Background: Initiation of combination antiretroviral therapy may be followed by inflammatory reactions. We studied the epidemiology of herpes zoster infection among patients with human immunodeficiency virus (HIV) infection who were treated with combination antiretroviral therapy.
Subjects And Methods: Of 316 patients who initiated combination antiretroviral therapy, 24 (8%) were treated for herpes zoster within 17 weeks of starting therapy. The characteristics of these cases were compared with those of a control group of 96 HIV-1-infected patients, who were matched by age, sex, plasma HIV-1 RNA concentration and CD4 cell counts, and length of follow-up.
Results: The incidence of herpes zoster associated with combination antiretroviral therapy was 9 episodes per 100 patient-years.
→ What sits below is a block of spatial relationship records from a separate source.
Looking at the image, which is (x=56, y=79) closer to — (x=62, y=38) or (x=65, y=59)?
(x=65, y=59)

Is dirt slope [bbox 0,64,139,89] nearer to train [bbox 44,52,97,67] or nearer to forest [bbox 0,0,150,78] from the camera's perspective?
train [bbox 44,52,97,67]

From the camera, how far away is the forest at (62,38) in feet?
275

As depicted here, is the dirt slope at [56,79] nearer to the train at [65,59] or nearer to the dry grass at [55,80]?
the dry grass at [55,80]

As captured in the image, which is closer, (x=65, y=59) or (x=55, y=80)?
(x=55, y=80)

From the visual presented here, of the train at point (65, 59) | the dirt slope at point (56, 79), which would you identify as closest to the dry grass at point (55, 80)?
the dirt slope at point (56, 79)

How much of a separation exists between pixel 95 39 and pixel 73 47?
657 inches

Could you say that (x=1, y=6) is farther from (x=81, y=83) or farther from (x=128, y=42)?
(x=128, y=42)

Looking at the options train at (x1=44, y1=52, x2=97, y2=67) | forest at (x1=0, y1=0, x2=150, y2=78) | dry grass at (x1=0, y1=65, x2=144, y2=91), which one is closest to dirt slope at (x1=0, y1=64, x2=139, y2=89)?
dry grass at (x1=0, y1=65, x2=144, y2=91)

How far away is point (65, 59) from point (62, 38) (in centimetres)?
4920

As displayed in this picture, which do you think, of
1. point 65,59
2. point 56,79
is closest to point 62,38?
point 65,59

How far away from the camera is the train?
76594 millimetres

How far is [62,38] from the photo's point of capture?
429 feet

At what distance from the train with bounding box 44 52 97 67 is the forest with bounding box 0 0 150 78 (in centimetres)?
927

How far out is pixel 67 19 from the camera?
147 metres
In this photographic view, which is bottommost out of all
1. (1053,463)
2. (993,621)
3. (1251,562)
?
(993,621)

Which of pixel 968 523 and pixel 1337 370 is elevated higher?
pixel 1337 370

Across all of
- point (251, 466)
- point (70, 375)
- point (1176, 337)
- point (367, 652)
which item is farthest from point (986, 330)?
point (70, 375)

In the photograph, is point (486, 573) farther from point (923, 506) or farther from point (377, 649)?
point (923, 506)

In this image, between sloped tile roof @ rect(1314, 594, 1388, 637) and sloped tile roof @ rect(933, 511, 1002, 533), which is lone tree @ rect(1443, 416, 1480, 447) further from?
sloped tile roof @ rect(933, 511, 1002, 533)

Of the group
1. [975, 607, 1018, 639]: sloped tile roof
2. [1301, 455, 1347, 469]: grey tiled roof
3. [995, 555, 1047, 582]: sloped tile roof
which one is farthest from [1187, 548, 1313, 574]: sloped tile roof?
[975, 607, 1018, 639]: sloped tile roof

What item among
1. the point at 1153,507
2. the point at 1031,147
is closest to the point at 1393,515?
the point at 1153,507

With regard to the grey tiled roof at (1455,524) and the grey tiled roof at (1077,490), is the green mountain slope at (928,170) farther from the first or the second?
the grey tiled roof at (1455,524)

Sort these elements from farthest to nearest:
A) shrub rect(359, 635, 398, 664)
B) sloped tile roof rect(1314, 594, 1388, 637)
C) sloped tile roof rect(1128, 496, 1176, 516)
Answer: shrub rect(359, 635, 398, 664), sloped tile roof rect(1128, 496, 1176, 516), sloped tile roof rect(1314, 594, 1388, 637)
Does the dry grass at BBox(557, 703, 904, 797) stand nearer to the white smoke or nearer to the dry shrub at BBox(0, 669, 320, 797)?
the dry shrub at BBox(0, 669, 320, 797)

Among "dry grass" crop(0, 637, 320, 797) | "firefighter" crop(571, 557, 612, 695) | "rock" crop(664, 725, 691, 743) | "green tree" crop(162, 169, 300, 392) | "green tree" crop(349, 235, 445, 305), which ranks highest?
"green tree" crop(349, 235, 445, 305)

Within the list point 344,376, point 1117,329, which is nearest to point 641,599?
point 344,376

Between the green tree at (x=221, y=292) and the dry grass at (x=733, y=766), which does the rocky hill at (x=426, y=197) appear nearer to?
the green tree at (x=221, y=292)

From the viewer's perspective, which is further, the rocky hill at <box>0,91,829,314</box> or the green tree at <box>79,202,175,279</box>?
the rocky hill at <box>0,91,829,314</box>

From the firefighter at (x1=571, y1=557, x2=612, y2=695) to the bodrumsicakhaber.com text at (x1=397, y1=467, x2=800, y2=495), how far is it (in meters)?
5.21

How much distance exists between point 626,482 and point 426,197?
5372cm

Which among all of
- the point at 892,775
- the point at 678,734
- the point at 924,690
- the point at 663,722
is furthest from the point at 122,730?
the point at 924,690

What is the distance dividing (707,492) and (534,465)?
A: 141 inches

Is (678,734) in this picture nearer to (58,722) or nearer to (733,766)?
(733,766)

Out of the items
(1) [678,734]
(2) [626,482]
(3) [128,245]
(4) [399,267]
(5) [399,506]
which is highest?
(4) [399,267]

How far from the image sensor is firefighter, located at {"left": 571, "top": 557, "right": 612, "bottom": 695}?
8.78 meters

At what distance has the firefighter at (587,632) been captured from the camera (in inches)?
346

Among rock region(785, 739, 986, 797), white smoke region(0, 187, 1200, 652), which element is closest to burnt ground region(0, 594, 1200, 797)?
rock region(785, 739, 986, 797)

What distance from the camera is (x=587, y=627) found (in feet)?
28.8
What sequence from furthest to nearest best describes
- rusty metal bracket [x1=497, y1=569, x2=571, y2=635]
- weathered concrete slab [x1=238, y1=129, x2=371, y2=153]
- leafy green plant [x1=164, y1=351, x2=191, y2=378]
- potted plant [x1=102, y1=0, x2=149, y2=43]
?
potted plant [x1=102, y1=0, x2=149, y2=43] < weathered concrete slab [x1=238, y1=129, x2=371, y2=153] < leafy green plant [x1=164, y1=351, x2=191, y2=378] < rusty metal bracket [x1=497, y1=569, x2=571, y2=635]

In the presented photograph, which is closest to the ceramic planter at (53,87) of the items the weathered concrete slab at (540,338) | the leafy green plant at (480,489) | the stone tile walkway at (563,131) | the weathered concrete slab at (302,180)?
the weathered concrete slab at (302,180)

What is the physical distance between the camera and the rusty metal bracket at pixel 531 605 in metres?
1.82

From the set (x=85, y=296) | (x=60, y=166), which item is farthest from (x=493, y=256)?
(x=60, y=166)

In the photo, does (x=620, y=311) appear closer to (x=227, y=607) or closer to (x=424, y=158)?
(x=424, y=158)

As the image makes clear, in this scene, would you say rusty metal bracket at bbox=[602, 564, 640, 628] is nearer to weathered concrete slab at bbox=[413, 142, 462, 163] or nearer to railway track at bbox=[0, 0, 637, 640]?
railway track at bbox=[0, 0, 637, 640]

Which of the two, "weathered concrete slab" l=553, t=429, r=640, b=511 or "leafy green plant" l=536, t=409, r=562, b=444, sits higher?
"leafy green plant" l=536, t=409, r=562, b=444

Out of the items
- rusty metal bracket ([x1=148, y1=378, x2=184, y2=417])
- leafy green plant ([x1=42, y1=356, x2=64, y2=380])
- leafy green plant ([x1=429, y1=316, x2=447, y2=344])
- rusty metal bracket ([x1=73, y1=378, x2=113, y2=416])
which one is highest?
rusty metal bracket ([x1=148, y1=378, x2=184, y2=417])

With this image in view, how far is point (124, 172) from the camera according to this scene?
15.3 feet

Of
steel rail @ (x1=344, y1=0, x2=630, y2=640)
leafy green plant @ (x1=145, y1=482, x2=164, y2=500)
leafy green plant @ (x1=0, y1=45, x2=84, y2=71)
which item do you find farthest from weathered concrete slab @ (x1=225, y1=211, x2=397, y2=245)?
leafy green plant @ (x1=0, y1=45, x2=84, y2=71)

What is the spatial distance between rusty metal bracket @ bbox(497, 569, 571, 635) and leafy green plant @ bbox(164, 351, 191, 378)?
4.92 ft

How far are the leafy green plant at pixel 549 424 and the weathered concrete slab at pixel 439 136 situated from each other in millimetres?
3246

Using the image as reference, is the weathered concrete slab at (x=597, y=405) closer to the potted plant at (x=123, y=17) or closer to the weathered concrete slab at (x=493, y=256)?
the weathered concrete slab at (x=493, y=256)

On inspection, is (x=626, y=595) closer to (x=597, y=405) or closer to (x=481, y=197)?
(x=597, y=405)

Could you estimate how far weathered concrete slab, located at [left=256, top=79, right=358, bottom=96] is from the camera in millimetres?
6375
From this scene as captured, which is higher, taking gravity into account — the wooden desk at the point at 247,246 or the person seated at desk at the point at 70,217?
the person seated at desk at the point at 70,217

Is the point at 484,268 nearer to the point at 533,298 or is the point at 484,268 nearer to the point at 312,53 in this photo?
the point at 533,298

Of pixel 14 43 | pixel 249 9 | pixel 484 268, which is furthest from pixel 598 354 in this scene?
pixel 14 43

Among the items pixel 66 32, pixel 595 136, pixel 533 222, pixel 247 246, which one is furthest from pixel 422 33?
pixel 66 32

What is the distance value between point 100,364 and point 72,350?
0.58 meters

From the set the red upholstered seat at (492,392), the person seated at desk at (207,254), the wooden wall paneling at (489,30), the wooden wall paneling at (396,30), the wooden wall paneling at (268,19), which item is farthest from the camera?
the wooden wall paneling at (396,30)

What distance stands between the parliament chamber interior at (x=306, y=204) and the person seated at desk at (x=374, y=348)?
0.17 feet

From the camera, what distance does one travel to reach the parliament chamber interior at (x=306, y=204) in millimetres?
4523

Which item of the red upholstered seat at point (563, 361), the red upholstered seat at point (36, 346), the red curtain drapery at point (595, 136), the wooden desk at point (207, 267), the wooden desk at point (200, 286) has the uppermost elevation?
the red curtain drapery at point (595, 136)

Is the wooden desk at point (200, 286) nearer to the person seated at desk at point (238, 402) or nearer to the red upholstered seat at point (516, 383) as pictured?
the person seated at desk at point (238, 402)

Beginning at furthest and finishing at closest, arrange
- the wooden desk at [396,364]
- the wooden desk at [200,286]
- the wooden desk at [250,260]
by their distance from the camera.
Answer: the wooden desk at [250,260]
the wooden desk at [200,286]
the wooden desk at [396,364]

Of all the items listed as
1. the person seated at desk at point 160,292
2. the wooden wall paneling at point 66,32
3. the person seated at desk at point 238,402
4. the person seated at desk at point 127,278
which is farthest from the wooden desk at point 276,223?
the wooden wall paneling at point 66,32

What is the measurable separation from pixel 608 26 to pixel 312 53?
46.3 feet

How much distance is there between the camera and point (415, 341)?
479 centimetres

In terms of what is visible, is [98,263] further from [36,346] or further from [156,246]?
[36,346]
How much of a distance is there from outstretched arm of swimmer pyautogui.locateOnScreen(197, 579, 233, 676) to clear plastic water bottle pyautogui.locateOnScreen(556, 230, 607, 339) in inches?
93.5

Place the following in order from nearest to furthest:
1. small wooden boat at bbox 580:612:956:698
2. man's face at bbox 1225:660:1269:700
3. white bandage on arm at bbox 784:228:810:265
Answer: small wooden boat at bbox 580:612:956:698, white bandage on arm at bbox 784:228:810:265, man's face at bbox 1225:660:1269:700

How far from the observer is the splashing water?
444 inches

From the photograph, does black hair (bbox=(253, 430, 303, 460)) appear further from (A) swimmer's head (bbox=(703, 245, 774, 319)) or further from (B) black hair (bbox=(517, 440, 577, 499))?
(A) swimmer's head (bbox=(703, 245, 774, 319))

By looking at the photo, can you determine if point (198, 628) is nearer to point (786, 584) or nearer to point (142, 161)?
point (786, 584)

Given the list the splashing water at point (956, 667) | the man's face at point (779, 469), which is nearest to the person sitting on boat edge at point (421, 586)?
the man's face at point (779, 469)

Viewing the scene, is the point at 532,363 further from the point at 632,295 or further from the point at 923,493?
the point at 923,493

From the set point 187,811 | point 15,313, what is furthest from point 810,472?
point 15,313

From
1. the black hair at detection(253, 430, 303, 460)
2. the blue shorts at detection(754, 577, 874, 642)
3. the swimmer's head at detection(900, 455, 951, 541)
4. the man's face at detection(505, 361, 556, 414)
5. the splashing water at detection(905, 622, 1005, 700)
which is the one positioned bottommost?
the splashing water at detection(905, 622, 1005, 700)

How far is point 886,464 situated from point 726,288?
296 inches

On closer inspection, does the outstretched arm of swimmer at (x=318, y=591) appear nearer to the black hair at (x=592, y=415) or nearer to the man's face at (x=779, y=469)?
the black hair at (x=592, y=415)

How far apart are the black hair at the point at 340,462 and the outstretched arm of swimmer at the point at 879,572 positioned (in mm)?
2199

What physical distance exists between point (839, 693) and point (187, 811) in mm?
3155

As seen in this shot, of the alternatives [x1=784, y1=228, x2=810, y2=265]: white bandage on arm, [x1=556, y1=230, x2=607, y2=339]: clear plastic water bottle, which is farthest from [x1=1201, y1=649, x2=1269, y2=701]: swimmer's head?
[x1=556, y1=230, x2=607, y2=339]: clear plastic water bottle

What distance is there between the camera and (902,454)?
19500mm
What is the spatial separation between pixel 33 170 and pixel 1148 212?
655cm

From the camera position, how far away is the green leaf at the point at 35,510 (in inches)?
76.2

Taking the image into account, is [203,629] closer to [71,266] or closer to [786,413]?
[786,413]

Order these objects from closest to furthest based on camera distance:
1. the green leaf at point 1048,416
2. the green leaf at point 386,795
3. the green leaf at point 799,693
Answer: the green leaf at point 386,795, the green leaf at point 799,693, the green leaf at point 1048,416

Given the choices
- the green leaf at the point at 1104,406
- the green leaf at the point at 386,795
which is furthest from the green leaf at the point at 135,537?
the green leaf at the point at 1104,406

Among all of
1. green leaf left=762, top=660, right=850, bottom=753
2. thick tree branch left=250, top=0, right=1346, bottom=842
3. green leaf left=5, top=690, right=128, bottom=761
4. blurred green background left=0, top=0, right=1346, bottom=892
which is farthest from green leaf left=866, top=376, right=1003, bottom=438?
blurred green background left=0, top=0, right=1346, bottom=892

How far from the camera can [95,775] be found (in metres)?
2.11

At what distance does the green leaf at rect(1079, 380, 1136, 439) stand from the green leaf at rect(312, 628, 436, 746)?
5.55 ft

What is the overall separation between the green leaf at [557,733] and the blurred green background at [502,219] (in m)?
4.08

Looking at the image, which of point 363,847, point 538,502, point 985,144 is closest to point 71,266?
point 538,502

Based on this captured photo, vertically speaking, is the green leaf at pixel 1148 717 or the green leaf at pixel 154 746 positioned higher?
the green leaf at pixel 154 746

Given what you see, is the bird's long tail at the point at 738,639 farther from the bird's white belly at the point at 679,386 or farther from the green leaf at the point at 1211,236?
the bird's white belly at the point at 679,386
There were no significant differences between cases and controls in age, sex, years of HIV infection, history of herpes zoster, previous acquired immune deficiency syndrome, or baseline mean CD4 and CD8 cell counts before beginning combination antiretroviral therapy. However, patients who developed herpes zoster had a significantly greater mean (+/- SD) increase in the number of CD8 cells than did controls (347 +/- 269 vs. 54 +/- 331 cells/mL, P = 0.0006). In a multivariate analysis, the only factor that was associated with the development of herpes zoster was the increase in CD8 cells from before initiation of combination antiretroviral therapy to 1 month before development of herpes zoster (odds ratio 1.3 per percentage increase; 95% confidence interval: 1.1 to 1.5; P = 0.0002).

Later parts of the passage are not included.